Пегги казалась неуловимо изменившейся. Она двигалась и говорила мягко, тихо. Она была как во сне. Она была счастлива.
Вскоре после прихода Ричарда Пегги вместе с девушкой, что прижималась к Дональду, стала обносить всех тарелками с ужином. Все сладко жевали, сидя на полу. Молодая мать кормила ребенка грудью, не смущаясь окружением — она была одной из сторонниц движения за пропаганду материнского молока, одной из противниц молочных смесей, которыми в Англии успешно кормят детей.
Дональд получил свои паровые котлетки и, как всегда, долго меланхолично жевал их. Ричард участвовал в общем разговоре с видимой охотой, и хотя чувствовалось, что он всем остальным чужой, но в доброжелательности ему отказать было нельзя.
— Но ведь вы — англичане, — сказала я Пегги, когда мы наконец остались одни в прокуренной и наполненной объедками элегантной гостинице. — Ваш муж — примите мои поздравления — он производит впечатление с первой минуты-был сегодня очень терпим к этому табору, но неизвестно, что он на самом деле думает.
— Известно, — кивала Пегги, — он пока что думает весьма неважно.
— Он говорил вам об этом?
— Что вы? Он — англичанин. Чем он доброжелательней к моему табору, тем хуже он о нем думает. Но он точно знает, что это все не его дело. И потом… — ее глаза блеснули детской надеждой, — он со временем все поймет и примкнет к нам.
— Этого не будет, Пегги, неужели вы не понимаете, не будет.
— Понимаю. Ну что ж. А может быть, будет.

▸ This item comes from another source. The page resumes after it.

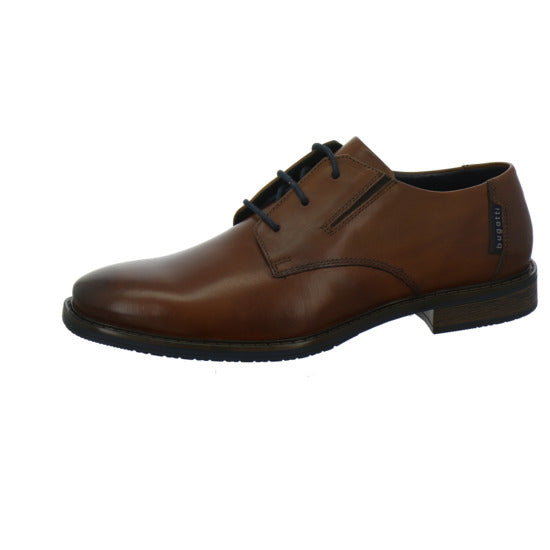 Bugatti Classic Miros Comfort Schnürhalbschuhe Mittelbraun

— Он не знает про Дональда?
— Я с ним не говорила об этом, по-моему, он знает. Ему нравится Донни. Я, кажется, понимаю природу этого чувства. У Троллопа Плантагенет Пализьер говорит своей жене Гленкоре о том парне, который ее любит: «Я видел, как искренне он боготворит тебя, и чувствовал, что от этого мы с ним братья». Это тоже совсем по-английски. Впрочем, возможно, что я и ошибаюсь, просто почему-то стала немного сентиментальной.
Она вскочила, убежала наверх. Там, в нескольких комнатах располагались на ночлег молодая мать с ребенком и еще трое друзей. Нужно было стелить постели, раздавать полотенца и ночные пижамы.
Я осталась одна. Мне чуть было не стало стыдно. И все же я решила повременить со стыдом. Пусть пройдет время, ведь только оно отвечает на вопросы человека, запутывает, темнит, ставит перед сложностями, а в конце концов отвечает. И хотя я понимала, что сроки нашей тесной дружбы с Пегги ограничены моим пребыванием, но даже за это время можно было бы что-то понять и сделать выводы.
Ричард зашел в гостиную. Несколько минут мы сидели молча.
— Как вам нравятся работы Пегги?
— Не знаю, что сказать. Вообще Пегги и ее творчество для меня трудно соединяются: Пегги в жизни слишком горячий человек, а в этих рисунках — слишком изысканный.
— Вот как? — Ричард поднял брови. — Я так не думаю. Пегги вообще удивительная и очень богатая натура.